Tsoukalis affirme que le plus grand des défis auquel l’UE doit faire face aujourd’hui est de continuer à remonter la pente sans pour autant balayer ses problèmes sous son tapis et ce, en s’engageant dans une politique de croissance active avec la mise en place de mesures nécessaires et adaptées. Cette crise aura rappelé que l’UE ne dispose aujourd’hui d’aucun mécanisme pour y faire face. L’Euro ne survivra pas sans une base économique et politique stable, nous alerte Tsoukalis, et il ajoute que l’union bancaire et une coopération accrue avec l’Union Monétaire et Economique est vitale pour sauver l’UE de son déclin.
Pour le moment, les espoirs de croissance de l’Europe restent faibles. Néanmoins, d’importantes décisions ont besoin d’être prises dès maintenant car plus nous attendrons plus les défis deviendront importants et difficiles à résoudre.
"un acte hardi, un acte constructif"
Les citoyens ont perdu confiance en l’Europe et se méfient de la politique en général. Cela a pour conséquence un retour au nationalisme où chaque Etat agit d’abord en fonction de ses propres intérêts et ce, dans une société où les citoyens se sentant beaucoup moins concernés par la notion de « bien commun » deviennent de plus en plus individualistes.
Or, ce n’est pas le moment de se battre seul. Et il serait stupide de le faire. Il est temps de réaliser l’impact qu’une alliance prestigieuse et puissante des Etats membres de l’UE pourrait avoir dans un monde globalisé.

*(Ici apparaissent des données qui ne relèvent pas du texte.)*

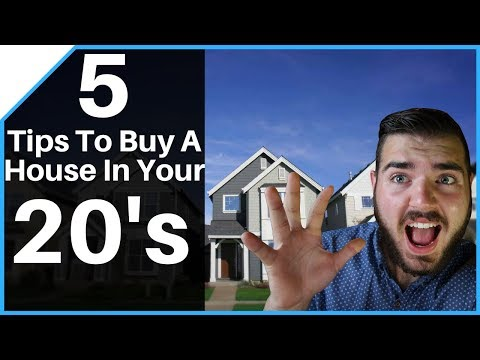 How we afforded to buy a house in the UK from YouTube · Duration:  7 minutes 10 seconds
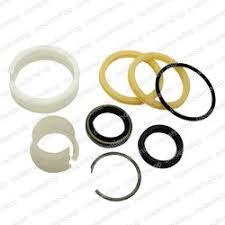 23678-59802 TCM tilt sylinder pakningsett 2367859802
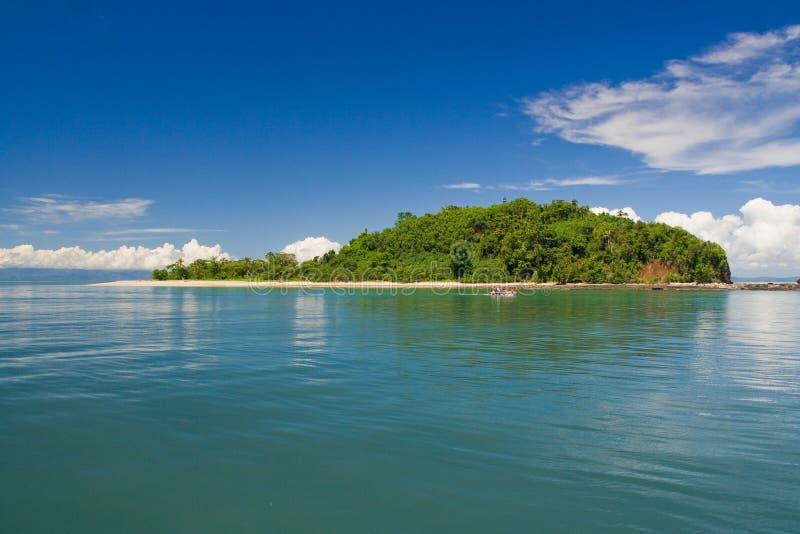 νησί αδιάκριτο tanikely στοκ φωτογραφίες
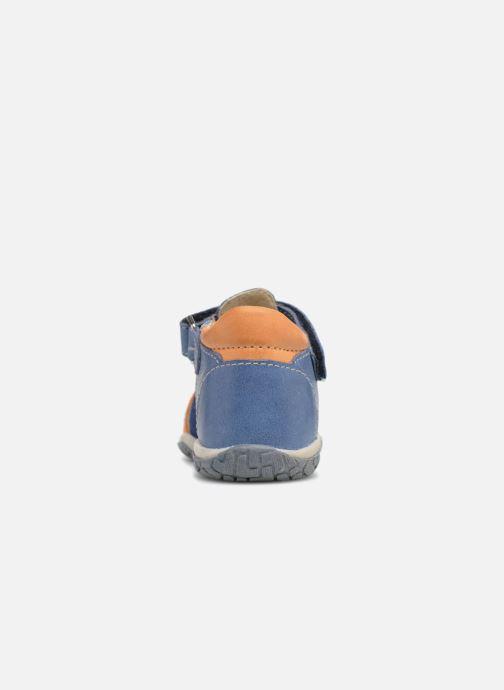 Sandales et nu-pieds Noël Mini  Tin Bleu vue droite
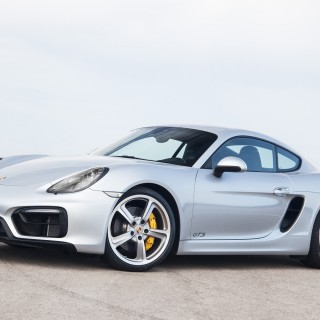 Porsche Cayman GT wallpapers desktop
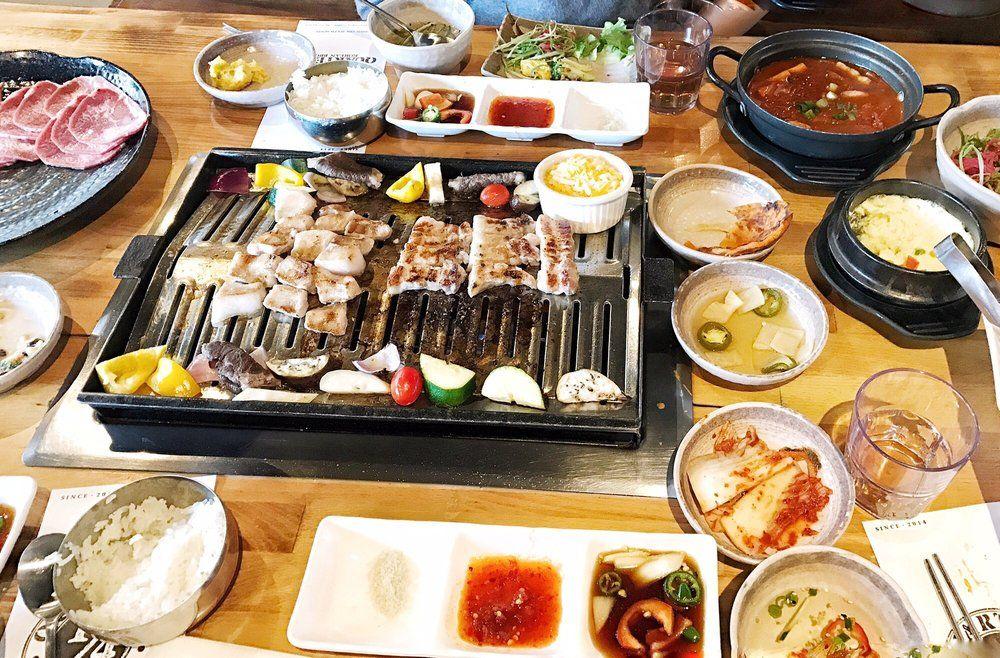 Quarters Korean Bbq 4621 Photos 2261 Reviews Korean 3465 W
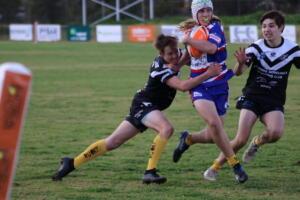 b print Rugby league Under 18s v Baradine Zane Taylor (236)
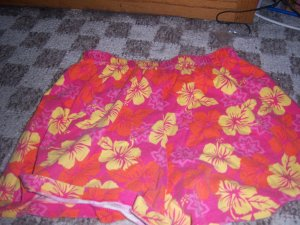 Flower printed shorts size XL 14/16 Girls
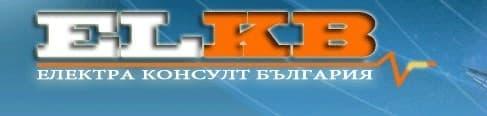 """ЦПО към """"ЕЛКБ"""" ЕООД, гр. София - изображение"""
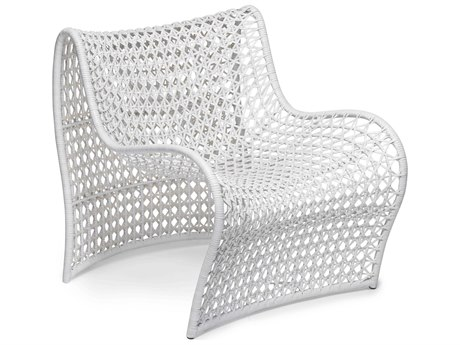 Oggetti Lola White Occasional Accent Chair OGG05LOLAWHT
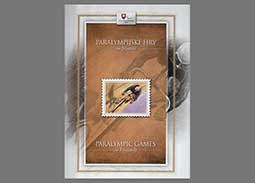 E. Smažák: Paralympic Games in Philately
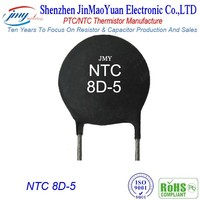 Electric probe NTC Thermistor 8D-5 Temperature Seneor For Coffee Maker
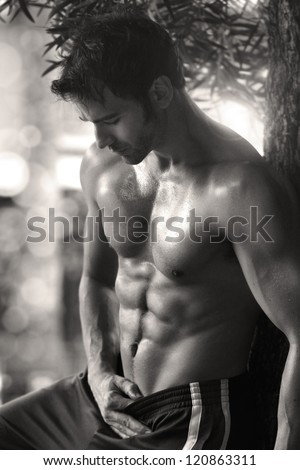 Sexy sensual outdoor portrait of a very fit male model shirtless showing abs - stock photo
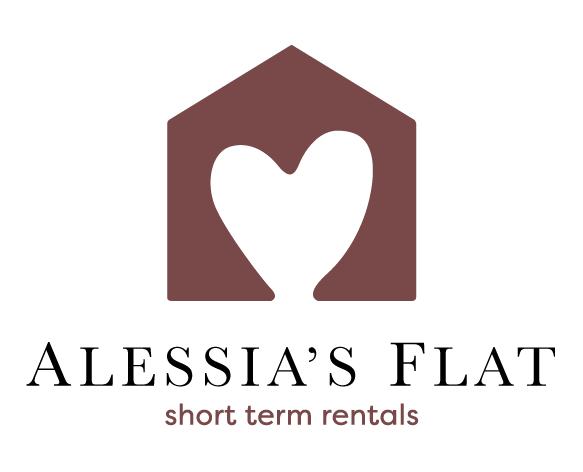 Alessia's Flat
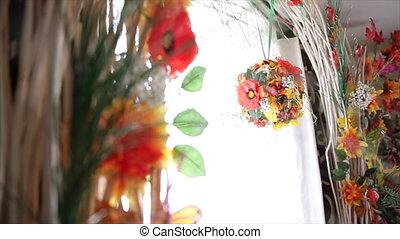 Beautiful Flowers in a Window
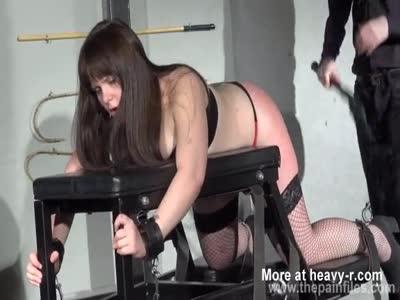 Chubby Slave Slut Caned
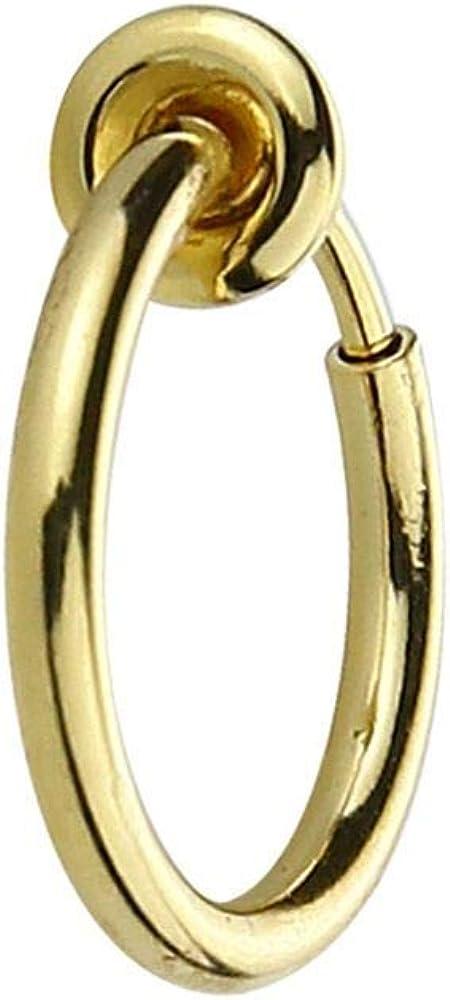 QTALKIE Unisex Simple And Slim Alloy Ring Hoop Clip On Earrings,No Piered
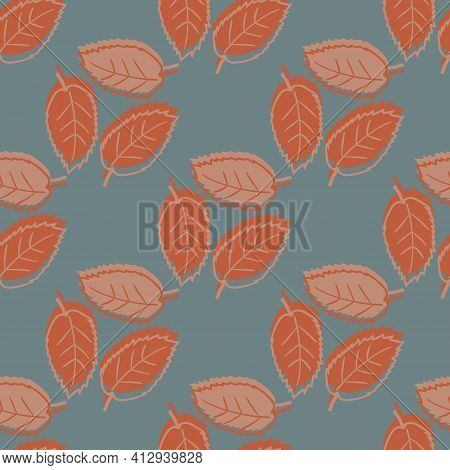 Elm Leaf Seamless Vector Pattern Fall Background. Backdrop Of Groups Of Hand Drawn Rusty Red Leaves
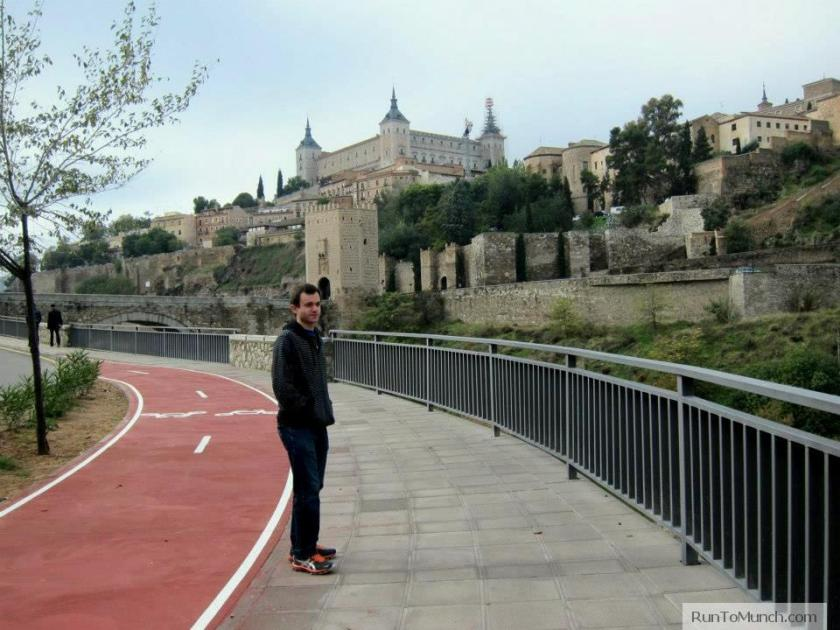Toledo Spain 3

Cette crise perpétuelle a orienté le débat sur ce qui a besoin d’être fait en Europe et sur quel future nous lui voulons. Cependant, la question n’est plus de savoir si nous voulons plus ou moins d’Europe car la réponse est que nous voulons aller vers une Europe meilleure. Pour cela, nous devons enfin adresser la question du comment atteindre cet objectif. Robert Schumann déclarait le 9 mai 1950, « il n’est plus question de vaines paroles mais d’un acte, d’un acte hardi, d’un acte constructif ». Les élections européennes de mai prochain qui offriront aux citoyens de faire entendre leurs voix sont une première étape vers, nous l’espérons, un acte constructif.